Friday, October 2, 2020

Humor in Russian Literature: Chekhov, Dostoevsky, Gogol

 





Humor in Russian Literature: Chekhov

Just re-read Chekhov’s Seagull, a play I had not read in years. He designates this thing as a “comedy in four acts,” and I suppose you could see the dismalness of the human condition as comedy. The play, like his other big-name dramas—The Cherry Orchard, Three Sisters, Uncle Vanya—is replete with ineffectual losers, mooning over their lost lives and doing, essentially, nothing. Everybody is in love, but in love with the wrong person. The Seagull ends with the suicide of one of the main characters. Comedy?

 

Humor in Russian Literature: Dostoevsky

Those who think there is nothing funny in Dostoevsky’s morbid works have not read Dostoevsky. He has a great sense of humor, but his humor is dark to extremes. Read the passage in Notes from the Underground, where the perverse unnamed narrator describes how he tries—repeatedly—to walk down the sidewalk without stepping aside for an arrogant military man coming from the opposite direction. Hilarious.
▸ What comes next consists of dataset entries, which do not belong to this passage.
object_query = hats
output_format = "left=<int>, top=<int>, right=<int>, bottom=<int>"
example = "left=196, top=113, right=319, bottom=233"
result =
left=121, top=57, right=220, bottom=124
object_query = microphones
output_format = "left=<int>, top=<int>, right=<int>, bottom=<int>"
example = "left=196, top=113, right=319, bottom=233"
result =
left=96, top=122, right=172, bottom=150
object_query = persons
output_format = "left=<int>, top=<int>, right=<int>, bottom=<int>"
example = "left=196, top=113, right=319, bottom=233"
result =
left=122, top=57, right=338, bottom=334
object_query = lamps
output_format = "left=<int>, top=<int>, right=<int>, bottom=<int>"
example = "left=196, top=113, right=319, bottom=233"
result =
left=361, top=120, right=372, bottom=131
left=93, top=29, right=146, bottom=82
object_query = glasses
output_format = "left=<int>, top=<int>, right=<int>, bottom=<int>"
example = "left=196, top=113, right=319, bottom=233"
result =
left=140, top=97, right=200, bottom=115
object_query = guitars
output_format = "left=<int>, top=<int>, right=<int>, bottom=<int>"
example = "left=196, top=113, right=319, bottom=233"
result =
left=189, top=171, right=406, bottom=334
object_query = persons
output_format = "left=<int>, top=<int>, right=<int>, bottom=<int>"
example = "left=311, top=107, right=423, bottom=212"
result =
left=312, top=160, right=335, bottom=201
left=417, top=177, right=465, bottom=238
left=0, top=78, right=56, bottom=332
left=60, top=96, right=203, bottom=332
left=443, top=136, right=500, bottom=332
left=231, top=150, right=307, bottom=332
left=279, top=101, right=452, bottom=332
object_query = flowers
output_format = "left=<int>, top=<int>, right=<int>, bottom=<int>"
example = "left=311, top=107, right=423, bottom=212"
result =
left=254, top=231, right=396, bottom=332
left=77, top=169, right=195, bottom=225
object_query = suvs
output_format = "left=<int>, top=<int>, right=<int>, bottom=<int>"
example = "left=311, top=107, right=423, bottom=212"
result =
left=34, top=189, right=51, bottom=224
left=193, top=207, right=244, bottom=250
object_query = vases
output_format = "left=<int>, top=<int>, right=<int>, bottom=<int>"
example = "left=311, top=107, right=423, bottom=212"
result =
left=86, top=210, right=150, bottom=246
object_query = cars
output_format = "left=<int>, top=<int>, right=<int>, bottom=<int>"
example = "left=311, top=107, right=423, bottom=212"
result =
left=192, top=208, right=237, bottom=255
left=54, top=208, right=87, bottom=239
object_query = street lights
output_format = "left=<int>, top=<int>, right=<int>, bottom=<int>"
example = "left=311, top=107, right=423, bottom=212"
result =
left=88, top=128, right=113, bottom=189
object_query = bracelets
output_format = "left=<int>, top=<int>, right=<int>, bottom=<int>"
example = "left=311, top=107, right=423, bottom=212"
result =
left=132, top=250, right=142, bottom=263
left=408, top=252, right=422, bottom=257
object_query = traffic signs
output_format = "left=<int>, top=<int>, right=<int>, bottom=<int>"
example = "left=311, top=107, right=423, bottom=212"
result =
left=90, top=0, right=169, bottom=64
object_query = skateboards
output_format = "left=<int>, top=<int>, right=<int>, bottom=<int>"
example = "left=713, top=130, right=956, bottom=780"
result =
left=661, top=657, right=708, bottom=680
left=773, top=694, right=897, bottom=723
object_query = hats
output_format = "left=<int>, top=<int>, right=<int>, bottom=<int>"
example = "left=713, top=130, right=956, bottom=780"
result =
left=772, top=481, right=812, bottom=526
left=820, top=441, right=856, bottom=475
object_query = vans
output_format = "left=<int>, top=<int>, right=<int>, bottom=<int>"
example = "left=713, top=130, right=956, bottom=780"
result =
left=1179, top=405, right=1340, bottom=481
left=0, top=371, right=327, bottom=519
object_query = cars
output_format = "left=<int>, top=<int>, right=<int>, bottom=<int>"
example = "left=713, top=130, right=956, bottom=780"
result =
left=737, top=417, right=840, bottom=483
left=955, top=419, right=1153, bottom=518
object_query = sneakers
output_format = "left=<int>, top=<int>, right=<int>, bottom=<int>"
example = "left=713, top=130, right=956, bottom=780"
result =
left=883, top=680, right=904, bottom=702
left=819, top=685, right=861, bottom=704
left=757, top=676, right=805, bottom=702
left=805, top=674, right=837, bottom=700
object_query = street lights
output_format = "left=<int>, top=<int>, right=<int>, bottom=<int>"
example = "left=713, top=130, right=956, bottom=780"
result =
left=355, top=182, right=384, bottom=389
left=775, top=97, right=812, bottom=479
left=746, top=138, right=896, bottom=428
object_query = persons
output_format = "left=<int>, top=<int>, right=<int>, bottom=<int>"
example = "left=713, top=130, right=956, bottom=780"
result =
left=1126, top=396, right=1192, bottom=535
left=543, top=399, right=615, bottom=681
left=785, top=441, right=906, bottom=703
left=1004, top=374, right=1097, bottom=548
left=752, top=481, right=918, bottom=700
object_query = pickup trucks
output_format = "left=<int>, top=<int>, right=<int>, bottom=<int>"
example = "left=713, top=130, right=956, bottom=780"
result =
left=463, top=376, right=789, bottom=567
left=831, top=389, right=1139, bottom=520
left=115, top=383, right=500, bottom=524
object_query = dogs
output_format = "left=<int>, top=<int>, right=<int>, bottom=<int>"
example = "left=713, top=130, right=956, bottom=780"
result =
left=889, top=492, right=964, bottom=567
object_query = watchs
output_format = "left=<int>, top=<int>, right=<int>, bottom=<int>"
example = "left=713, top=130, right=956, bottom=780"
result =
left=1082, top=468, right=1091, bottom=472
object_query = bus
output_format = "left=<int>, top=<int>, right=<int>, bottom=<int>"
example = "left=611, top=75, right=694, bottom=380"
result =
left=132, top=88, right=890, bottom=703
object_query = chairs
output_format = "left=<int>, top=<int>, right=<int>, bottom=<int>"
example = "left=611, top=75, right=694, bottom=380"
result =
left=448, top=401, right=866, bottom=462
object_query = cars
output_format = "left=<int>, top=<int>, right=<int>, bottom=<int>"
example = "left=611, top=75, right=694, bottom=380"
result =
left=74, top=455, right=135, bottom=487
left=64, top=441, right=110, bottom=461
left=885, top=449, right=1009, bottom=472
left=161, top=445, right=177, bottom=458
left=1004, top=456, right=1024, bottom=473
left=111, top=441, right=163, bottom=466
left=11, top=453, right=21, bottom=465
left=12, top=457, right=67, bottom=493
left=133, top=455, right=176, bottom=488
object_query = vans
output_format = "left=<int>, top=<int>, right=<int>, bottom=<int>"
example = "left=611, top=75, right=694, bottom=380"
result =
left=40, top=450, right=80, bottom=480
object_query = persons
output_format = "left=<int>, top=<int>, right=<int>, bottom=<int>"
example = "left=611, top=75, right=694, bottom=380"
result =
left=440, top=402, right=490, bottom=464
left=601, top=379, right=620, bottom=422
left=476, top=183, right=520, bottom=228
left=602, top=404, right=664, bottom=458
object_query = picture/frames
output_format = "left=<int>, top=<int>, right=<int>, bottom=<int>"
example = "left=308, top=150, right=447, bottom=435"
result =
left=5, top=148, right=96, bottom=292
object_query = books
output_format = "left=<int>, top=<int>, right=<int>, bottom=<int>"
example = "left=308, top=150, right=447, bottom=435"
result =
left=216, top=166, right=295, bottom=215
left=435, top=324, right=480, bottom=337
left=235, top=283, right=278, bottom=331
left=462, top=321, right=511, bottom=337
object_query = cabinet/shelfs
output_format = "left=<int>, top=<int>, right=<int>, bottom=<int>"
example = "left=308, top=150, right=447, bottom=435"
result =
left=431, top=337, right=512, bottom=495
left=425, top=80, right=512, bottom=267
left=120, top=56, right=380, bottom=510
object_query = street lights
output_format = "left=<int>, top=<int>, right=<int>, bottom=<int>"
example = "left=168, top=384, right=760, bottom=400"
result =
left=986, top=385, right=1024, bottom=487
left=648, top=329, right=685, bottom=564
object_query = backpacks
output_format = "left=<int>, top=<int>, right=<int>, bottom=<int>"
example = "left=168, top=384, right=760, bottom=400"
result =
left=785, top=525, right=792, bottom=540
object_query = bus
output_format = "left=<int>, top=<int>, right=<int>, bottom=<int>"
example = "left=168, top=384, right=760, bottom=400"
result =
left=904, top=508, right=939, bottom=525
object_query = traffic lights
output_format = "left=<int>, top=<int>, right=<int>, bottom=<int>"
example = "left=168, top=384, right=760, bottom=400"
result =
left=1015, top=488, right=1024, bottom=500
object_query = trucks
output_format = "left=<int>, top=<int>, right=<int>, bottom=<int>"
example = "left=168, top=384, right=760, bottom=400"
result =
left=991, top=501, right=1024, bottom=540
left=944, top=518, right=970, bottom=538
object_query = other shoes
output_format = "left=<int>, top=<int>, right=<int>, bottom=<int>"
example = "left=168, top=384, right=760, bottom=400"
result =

But, then again, this intense short funny novel is so reeking in hysteria that, for a reader, getting all the way through it is no laughing matter.

 

Humor in Russian Literature: Gogol

Nikolai Gogol used to give readings for a select audience at the homes of his patrons. He was so good at reading/performing his own works, which are genuinely funny, that people would be down on the floor, holding their sides with laughter. There is little or no pure, hearty, loud and joyous life-affirming laughter in Dostoevsky and Chekhov, but Gogol’s works are awash in such laughter. Despite the fact that he himself, who wrote the humor, was a frenetic neurotic—in his personal life one of the most screwed-up of all Russian writers. A religious fanatic and closet homosexual who starved himself to death at age 42.